Che oggi il talent scout si riunisca con la sua scoperta non dovrebbe
sembrare dunque una gran sorpresa. Del resto, nel rinvio a giudizio per
la P3, a Verdini vengono contestati i reati di associazione a
delinquere finalizzata a episodi di corruzione, abuso d’ufficio e
finanziamento illecito; come corollario strumentale di un'associazione
finalizzata a “condizionare gli organi dello Stato”. Più si è vicini a
Palazzo Chigi, meglio si condiziona, no?
Sembra
molto indicativo il fatto che il loquacissimo guitto di Pontassieve –
ieri ha tonitruato contro i sindacati per lo sciopero in Alitalia e la
chiusura di Pompei – non abbia trovato il modo di pronunciare verbo su
un “apparentamento” che in altri tempi sarebbe suonata come una
provocazione. Quindi è tutto vero, specie perché Verdini ha “svelato i
suoi piani” dopo una cena con Luca Lotti, altro membro di rilevo del
“giglio magico” nominato sottosegretario alla Presidenza del Consiglio.
La
cupola di Firenze, a questo punto della storia, chiude la fase del
“marciare divisi, colpire uniti” e apre quella della falange che tutto
vuol spianare.
Fin qui tutto normale. Un po' raccapricciante, ma quasi scontato.
I
problemi ridicoli vengono come sempre dalla presunta “sinistra”. Gli ex
diessini sono in via di espulsione progressiva dal Pd. Civati, Fassina
& co. verranno prima o poi raggiunti anche da Bersani, D'Alema e
compagnia cantando. In un “partito” ridotto a comitato elettorale di
fedelissimi per loro non ci sarà mai più posto. Tantomeno in lista per
il Parlamento. È anche facile: per qualcuno si agiterà l'immenso numero
di legislature già alle spalle, per altri le critiche rivolte al caro
leader, ecc.
Questa
lenta cessione di ex nomi forti sta naturalmente eccitando gli animi
dei “tessitori di contenitori”, ovvero di tutti quei residui “macinati
fini” che possono sperare di restare nel giro delle poltrone
istituzionali solo accorpandosi stretti stretti, senza badare più di
tanto alle ragioni per cui ci si associa. Stavolta, per di più, ci
potrebbe essere anche il supporto della maggioranza Cgil, che Renzi
intende spazzare via quanto i dissidenti interni.

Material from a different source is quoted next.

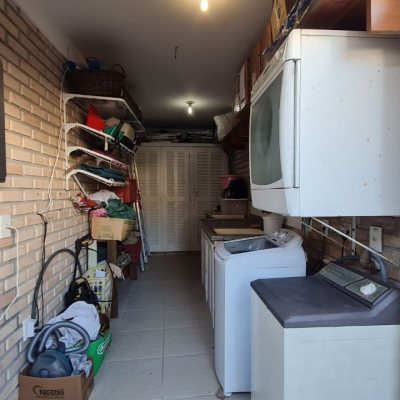 Casa Residencial com 305m², 3 quartos (sendo 3 suítes), 3 garagens, no bairro Pântano Do Sul em Florianópolis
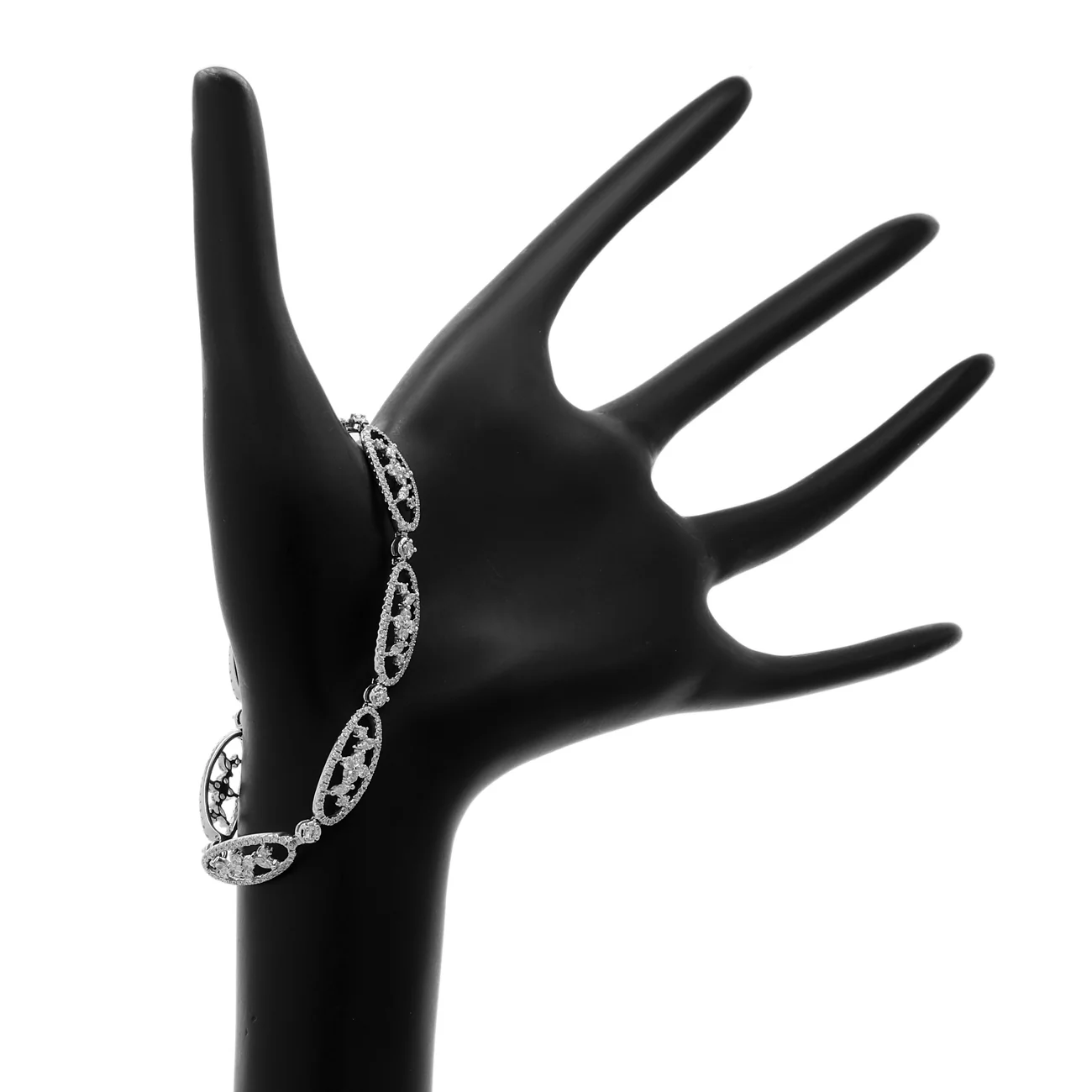 18K White Gold 2.80 Carat Diamond Bracelet - Image 3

In linea teorica, un rassemblement che potrebbe aspirare all'8-10%, forse anche più, se si alzano i toni e c'è qualche scontro sociale importante.
Ma
con quali prospettive? Per natura, storia e convinzioni personali,
tutti costoro vogliono dar vita a una “sinistra di governo”, che non
accontenta di stare all'opposizione come (o con) i grillini. Quindi?
Quindi
non resta che l'antica pratica del berciare criticamente contro Renzi
in attesa della data elettorale, in vista della quale si farà un listone collegato al Pd per massimizzare le speranze e le poltrone.
La stessa strategia di Verdini sul lato opposto. Per arrivare allo stesso tavolo.
Ma
come! In compagnia della P3 e dei cosentiniani? Lo spauracchio
Berlusconi non c'è più. Forse quello di Salvini, al momento, non appare
altrettanto sostanzioso. Ma vedrete, più si avvicineranno le elezioni,
più comincerà il mantra “uniamoci per non far vincere i razzisti della
Lega”. Che razzisti certamente sono, e ben intrisi di fascisti, ma non
hanno nessuna possibilità di emergere oltre una certa - e minoritaria –
soglia.
L'alternativa,
per loro, è addirittura tragica: Renzi che li manda tutti a quel paese,
rifiuta di prenderli a bordo (magari come parabordo) e li lascia soli a
vedersela col quorum. Una condizione in cui soltanto un'idea
politica forte e una presenza di massa articolata può consentire, a
fatica, l'emersione al di sopra della "linea dei cespugli".
Già
completamente dimenticata la regola apparsa prepotentemente con la
vicenda greca: chiunque governi un paese farà soltanto quel cha la
Troika decide. E null'altro. A meno di non avere un credibile “piano B”,
capace di portarti fuori da quella gabbia senza restare completamente
dissanguati. Ce li vedete voi Civati e Vendola, oppure Fassina e
D'Alema, preparare “piani strategici” per vincere la guerra con la
Merkel e Draghi?
Quindi perché qualcuno dovrebbe votarli?